Question

How to solve out the misunstanding of fake "red" "green" on the heatmap

0

Entering edit mode

joseph ▴ 50

@joseph-5658

Last seen 6.5 years ago

I have lots of work need to use heatmap, however I find a problem that sometimes mislead to interpret the data if only by the heatmap visualization. For example,

I have several time points or groups data, the significant differential expression gene from each group should be different.

As, Group A, Group B and Group C,

Group A has significant differential expression gene: aa, bb, cc, dd, ee

Group B has significant differential expression gene: dd, gg, ff, ee, aa,

Group C has significant differential expression gene: tt, uu, ee, aa, dd

When I put them in the same heatmap, which means I need to combine all the gene from all the comparison groups.

All: aa, bb, cc, dd, ee, ff, gg, tt, uu,

Actually, when I present the data in the heatmap, some of gene as gg, tt, uu, they're have high fold change, but the p-vaule is out of 0.05, they're not the significant differential expression gene in Group A. When I plot, the heatmap will mislead people the gg, tt, uu also have very high expression.

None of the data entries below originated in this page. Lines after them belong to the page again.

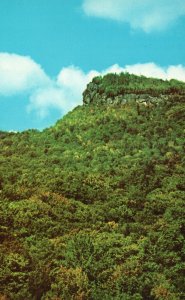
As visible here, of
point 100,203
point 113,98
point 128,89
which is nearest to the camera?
point 100,203

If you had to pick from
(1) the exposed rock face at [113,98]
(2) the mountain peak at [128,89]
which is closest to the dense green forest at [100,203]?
(2) the mountain peak at [128,89]

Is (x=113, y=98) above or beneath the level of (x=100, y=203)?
above

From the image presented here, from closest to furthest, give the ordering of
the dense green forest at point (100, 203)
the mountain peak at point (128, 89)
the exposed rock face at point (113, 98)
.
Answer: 1. the dense green forest at point (100, 203)
2. the exposed rock face at point (113, 98)
3. the mountain peak at point (128, 89)

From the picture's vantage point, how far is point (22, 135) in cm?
8031

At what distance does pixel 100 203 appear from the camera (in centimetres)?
5278

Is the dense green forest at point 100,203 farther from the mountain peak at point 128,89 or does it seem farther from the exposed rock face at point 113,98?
the exposed rock face at point 113,98

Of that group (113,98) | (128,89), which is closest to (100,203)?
(113,98)

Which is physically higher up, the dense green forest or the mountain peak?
the mountain peak

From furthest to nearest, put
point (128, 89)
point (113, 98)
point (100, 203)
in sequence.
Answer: point (113, 98), point (128, 89), point (100, 203)

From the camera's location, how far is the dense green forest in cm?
3575

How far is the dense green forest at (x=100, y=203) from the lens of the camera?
35.8 metres

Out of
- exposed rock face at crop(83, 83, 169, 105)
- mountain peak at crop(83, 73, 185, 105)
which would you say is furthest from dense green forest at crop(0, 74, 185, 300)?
exposed rock face at crop(83, 83, 169, 105)

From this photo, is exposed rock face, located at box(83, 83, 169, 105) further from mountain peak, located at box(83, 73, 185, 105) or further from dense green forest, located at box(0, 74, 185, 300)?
dense green forest, located at box(0, 74, 185, 300)

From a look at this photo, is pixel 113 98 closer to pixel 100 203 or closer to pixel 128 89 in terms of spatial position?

I'm trying to sort the data by the p-value, like gg, tt, uu in the Group A, they're p-vaules are larger than 0.05, so I value their fold change to 0 or NA, but when I plot, the function reports the error as "Error in hclust(d, method = method) :
NA/NaN/Inf in foreign function call (arg 11)".

Any suggestion to figure out this problem? Thank you.

pheatmap • 1.0k views

ADD COMMENT • link updated 7.0 years ago by Gavin Kelly ▴ 680 • written 7.0 years ago by joseph ▴ 50

score 0 · Answer 1 · 2017-05-08

I don't think it's necessarily misleading that a bright colour represents a high expression; the heatmap is representing best estimates of fold-changes, rather than significances, and most people interpret them as such. The ability to detect common directions in expression (even if they have failed to show enough consistency to achieve significance) generally outweighs the use of a heatmap to discern significance patterns.

One compromise might be to plot the heatmap across all samples, rather than aggregated replicate groups, so that the viewer would see that the colour pattern within an experimental group varied, thus indicating a potential lack of significance.

However, if you really do want to censor the images, you could run heatmap twice, once with the real values, but setting keep.dendro=TRUE, capture the output. You could then adjust your raw data so that the cells you want to censor are set to zero and recall the heatmap function with this new data, but you set the Rowv and Colv parameters are set to the dendrograms that you captured in the first call to heatmap.